– Os camaradas que andam pelo país a lutar contra estas injustiças têm sido perseguidos e ameaçados. Querem-nos calar! Quem manda, apenas se importa com o seu bem-estar. Mas a mim ninguém me cala! Nem aos meus camaradas que, em nome do Partido Comunista e das ideias marxistas, tendo em vista uma divisão justa e social da riqueza, lutamos pelos direitos dos trabalhadores. E vocês, vão ficar calados?
A resposta da multidão ecoou pelo armazém, exigindo a resolução das dívidas. Miguel estava encantado com a capacidade retórica do orador. Parecia até que bastaria uma palavra sua e todos fariam o que ele pedisse, por mais descabido que fosse.

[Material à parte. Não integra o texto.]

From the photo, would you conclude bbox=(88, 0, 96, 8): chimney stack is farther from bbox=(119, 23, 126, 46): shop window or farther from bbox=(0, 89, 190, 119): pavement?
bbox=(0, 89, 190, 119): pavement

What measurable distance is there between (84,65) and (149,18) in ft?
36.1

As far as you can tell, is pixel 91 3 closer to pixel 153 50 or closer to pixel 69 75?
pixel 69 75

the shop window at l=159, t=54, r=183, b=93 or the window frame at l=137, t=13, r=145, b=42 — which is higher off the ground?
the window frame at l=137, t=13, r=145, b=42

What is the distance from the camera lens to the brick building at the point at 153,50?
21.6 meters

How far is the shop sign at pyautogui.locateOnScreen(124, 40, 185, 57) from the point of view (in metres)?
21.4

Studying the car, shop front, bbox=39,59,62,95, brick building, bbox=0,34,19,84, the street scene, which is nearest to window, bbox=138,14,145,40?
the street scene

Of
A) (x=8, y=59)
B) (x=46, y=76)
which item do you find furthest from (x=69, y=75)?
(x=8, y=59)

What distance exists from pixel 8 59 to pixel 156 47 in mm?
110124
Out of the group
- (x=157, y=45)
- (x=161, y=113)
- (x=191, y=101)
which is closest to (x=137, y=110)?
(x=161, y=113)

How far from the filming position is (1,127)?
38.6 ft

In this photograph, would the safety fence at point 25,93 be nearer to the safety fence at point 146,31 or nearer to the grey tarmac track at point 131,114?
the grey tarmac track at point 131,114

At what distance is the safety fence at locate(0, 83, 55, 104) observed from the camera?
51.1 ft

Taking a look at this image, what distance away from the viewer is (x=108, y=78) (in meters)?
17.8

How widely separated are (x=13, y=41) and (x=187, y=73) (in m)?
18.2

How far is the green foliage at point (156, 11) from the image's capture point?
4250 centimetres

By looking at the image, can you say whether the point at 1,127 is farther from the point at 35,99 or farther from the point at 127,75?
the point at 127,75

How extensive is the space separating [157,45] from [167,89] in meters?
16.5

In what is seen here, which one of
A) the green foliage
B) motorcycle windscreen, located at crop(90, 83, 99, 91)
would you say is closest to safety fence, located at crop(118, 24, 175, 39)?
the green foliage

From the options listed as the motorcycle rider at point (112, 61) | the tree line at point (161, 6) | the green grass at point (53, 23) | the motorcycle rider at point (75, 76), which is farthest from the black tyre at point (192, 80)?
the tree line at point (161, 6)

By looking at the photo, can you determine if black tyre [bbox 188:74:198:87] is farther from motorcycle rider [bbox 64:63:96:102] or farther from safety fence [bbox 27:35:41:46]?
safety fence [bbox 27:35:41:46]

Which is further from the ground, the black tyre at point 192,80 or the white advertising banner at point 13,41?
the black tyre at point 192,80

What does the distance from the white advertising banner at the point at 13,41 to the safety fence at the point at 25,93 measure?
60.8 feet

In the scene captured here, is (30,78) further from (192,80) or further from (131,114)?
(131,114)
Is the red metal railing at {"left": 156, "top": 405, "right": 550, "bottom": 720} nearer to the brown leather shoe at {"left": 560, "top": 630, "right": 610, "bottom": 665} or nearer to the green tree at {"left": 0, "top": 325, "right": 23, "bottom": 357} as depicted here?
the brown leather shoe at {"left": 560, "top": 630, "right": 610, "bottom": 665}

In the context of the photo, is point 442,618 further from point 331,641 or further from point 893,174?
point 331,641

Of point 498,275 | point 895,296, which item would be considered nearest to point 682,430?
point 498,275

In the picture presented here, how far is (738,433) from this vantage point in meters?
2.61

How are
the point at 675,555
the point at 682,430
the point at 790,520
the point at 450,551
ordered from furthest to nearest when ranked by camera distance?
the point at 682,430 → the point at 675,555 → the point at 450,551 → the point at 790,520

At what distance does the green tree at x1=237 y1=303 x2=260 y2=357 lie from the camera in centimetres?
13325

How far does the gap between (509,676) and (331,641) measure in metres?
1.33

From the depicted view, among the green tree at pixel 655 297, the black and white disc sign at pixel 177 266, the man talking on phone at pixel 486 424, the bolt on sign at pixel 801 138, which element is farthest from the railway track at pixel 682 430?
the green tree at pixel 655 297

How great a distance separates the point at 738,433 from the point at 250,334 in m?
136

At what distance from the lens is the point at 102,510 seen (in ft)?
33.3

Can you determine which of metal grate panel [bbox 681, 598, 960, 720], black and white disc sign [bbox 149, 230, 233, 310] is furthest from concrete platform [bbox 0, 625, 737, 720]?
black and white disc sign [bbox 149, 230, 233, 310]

Ritinha também estava fascinada com o homem desconhecido, curiosa por saber se ele já teria definido a sua política sentimental.
– É por isso que o doutor Abrantes Fonseca não pôde estar aqui presente. Foi levado ontem à noite, ainda de madrugada, para prestar esclarecimentos. Esclarecimentos?! Por ajudar os pobres e os que trabalham?! Mas não tenham medo, que eles podem prender alguns, mas haverá sempre um comunista disposto a fazer o que é o justo, nem que seja com um pano na cara e um nome falso. Podem tirar-me tudo menos a vontade de lutar pelos direitos dos trabalhadores. Pelos vossos direitos! Amanhã tenho uma reunião agendada com o vosso patrão e haveremos de vencer. Eu sou o Lenine da Silva e prometo-vos, aqui e agora, que nenhum capitalista nos há de levar a melhor. Juntos haveremos de vencer! Pela mudança em Portugal! Por um país livre e justo! É tempo de agir! Viva o Partido Comunista Português! PCP! PCP! PCP!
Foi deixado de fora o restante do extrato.